Academic medical centers aren't so good at reporting the results of their clinical trials, according to an analysis appearing in the BMJ.
"In a study powered by the labor of medical students, my colleagues and I found that two-thirds of clinical trials led by scientists at our finest academic institutions didn't share their results publicly within two years of the study's completion, " Yale School of Medicine's Harlan Krumholz writes at NPR.
Krumholz and his colleagues sifted through all interventional clinical trials registered on ClinicalTrials.gov to find ones being led by an investigator at an academic medical center. From this, they found 4,347 interventional clinical trials being run across 51 academic medical centers between October 2007 and September 2010.
Of those, only 1,560, or 35.9 percent, published their results or reported them at ClinicalTrials.gov within 24 months of the study's end, the researchers reported in the BMJ.

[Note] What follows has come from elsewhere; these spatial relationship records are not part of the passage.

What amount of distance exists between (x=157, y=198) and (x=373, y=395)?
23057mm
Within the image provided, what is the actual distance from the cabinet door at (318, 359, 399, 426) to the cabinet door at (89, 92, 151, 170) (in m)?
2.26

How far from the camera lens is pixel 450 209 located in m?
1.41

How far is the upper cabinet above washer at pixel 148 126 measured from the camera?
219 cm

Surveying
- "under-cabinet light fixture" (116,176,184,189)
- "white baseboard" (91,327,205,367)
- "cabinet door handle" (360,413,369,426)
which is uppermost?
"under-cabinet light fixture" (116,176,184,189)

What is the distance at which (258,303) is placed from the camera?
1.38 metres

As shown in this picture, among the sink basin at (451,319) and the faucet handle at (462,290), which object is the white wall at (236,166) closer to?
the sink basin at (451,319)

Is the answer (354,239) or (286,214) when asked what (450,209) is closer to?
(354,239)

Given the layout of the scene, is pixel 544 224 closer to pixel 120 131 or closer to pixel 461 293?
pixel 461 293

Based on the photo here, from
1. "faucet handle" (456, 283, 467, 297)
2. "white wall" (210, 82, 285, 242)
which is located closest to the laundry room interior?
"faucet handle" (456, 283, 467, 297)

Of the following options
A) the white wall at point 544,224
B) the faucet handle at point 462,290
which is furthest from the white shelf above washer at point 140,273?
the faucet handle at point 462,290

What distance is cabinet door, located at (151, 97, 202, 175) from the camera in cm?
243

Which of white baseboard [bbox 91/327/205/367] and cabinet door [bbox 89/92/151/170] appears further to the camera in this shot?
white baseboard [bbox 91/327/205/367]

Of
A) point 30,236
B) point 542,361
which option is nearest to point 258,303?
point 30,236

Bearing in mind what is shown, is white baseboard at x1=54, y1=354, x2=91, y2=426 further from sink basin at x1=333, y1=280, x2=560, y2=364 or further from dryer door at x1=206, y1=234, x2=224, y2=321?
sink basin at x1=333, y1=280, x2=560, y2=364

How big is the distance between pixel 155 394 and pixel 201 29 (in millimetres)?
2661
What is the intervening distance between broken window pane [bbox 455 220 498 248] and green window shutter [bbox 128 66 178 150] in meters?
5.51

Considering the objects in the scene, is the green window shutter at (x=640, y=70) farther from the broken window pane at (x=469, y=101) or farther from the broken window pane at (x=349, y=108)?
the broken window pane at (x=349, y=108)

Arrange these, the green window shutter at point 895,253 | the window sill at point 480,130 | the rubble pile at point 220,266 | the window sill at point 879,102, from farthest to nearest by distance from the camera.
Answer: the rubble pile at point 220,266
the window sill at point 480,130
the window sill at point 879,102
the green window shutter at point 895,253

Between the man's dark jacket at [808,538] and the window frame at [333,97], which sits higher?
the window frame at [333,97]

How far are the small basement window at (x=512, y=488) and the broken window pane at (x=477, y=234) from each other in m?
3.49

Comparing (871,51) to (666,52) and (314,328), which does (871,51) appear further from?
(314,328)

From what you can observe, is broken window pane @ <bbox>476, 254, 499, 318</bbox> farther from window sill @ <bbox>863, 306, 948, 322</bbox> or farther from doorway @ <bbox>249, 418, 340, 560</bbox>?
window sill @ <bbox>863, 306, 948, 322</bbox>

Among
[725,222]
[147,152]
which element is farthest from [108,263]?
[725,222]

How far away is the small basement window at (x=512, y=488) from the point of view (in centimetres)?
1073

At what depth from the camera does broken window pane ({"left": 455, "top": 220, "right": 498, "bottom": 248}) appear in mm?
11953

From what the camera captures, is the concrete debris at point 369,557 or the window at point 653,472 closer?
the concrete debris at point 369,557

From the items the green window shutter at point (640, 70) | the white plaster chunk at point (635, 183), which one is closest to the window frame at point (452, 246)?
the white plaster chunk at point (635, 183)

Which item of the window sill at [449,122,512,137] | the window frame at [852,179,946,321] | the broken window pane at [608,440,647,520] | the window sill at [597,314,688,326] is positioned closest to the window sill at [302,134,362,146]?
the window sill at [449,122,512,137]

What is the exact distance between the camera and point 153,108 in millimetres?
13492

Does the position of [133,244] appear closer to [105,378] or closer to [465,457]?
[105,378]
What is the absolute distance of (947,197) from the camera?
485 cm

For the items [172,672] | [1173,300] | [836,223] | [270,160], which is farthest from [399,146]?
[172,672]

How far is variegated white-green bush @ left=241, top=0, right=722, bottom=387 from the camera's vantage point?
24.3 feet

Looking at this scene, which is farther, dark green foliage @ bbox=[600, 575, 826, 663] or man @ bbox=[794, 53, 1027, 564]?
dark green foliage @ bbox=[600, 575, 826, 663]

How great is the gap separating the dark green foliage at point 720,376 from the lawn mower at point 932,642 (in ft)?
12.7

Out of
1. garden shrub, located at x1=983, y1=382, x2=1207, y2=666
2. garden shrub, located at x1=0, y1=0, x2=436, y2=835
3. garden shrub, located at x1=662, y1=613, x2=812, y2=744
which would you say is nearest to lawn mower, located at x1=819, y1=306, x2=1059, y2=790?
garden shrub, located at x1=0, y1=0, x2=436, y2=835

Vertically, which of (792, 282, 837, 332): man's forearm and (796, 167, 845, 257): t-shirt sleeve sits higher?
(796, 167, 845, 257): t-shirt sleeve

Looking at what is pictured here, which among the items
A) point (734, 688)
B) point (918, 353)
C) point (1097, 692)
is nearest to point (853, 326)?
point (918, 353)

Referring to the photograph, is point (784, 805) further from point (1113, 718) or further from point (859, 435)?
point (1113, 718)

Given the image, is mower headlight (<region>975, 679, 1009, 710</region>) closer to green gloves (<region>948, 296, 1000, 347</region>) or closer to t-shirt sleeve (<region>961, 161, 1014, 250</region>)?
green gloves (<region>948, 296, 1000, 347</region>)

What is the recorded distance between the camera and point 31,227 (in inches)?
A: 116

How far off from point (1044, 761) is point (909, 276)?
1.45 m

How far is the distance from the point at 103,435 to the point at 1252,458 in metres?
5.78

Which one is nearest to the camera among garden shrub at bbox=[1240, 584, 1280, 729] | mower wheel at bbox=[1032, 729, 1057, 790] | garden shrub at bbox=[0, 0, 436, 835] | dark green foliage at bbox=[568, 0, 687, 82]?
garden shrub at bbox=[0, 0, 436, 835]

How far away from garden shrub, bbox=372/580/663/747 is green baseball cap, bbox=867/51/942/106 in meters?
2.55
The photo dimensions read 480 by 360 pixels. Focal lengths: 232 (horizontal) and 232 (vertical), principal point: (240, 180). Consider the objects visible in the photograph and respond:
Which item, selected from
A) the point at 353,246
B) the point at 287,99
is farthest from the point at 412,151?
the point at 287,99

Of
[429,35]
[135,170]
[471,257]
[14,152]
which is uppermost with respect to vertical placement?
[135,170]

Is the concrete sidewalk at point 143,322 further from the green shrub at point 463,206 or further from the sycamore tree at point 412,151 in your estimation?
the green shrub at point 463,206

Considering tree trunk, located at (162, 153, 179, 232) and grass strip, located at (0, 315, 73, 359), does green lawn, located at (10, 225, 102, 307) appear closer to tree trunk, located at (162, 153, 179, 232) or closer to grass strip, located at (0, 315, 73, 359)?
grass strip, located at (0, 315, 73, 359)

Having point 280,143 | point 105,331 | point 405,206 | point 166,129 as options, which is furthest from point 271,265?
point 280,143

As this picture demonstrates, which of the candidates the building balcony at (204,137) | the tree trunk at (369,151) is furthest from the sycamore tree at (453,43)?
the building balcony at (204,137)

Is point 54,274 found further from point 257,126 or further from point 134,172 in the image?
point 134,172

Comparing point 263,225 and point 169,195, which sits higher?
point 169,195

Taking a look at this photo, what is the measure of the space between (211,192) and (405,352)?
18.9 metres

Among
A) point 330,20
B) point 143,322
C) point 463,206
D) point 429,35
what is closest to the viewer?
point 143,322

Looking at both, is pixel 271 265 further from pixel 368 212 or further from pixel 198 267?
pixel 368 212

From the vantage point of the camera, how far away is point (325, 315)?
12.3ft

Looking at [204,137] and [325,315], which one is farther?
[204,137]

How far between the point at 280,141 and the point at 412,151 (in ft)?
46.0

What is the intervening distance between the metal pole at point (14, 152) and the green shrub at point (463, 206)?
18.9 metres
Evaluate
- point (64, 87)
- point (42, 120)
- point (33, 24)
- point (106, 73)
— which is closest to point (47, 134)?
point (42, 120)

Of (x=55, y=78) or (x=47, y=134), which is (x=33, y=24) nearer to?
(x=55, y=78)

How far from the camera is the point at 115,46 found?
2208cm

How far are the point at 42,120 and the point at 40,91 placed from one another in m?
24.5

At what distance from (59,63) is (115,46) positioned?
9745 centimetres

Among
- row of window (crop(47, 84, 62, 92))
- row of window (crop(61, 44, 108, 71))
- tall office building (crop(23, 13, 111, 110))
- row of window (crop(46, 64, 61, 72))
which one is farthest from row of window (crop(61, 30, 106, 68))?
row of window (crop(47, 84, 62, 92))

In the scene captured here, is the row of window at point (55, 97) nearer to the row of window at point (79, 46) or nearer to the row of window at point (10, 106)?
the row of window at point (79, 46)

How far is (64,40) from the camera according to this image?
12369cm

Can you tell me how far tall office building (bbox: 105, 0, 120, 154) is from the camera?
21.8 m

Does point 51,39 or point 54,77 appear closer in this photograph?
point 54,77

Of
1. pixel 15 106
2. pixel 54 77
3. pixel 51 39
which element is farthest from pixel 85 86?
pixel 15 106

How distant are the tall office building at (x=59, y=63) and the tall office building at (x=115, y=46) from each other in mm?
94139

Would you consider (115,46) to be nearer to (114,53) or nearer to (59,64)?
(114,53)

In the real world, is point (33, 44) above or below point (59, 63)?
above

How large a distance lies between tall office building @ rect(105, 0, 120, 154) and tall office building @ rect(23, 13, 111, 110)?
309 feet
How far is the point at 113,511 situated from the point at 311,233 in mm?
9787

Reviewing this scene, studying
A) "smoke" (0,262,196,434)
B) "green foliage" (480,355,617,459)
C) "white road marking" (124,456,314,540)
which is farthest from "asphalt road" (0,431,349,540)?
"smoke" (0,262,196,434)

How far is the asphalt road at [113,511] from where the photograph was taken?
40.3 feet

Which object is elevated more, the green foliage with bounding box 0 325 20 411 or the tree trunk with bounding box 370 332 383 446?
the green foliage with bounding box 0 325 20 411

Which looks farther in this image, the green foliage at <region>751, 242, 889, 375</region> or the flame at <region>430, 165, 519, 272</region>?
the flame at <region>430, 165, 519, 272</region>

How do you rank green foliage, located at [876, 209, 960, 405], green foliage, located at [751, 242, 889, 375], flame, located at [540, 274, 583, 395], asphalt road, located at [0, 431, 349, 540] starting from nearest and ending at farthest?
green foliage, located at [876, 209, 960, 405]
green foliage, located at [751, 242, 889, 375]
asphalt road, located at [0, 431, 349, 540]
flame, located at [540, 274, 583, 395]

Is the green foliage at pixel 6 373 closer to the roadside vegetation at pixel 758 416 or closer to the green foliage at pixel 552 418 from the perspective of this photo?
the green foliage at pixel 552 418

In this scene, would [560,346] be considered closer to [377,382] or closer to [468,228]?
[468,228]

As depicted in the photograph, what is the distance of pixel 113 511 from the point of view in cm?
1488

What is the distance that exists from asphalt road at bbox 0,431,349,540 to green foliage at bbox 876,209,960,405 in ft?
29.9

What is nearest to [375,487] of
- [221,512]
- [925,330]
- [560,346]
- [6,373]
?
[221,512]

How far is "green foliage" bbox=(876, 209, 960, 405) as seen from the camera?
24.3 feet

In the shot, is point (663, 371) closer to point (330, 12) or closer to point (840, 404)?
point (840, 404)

"The failure to share results is so pervasive that it seems inappropriate to blame individuals. Instead, it is a systemic problem," Krumholz writes at NPR. "Academic medicine has fostered a culture in which the sharing of our results is considered discretionary, rather than mandatory. And if researchers decide to pass on sharing, there is no consequence to them."
As it takes less than an hour to input clinical trial results to ClinicalTrials.gov, he says sharing results isn't that hard.
"There's no excuse for not reporting all results within two years of finishing a study," Krumholz adds. "And, I'd argue, the time should be much shorter. This is about taking science seriously and our commitment to move faster on behalf of patients and society."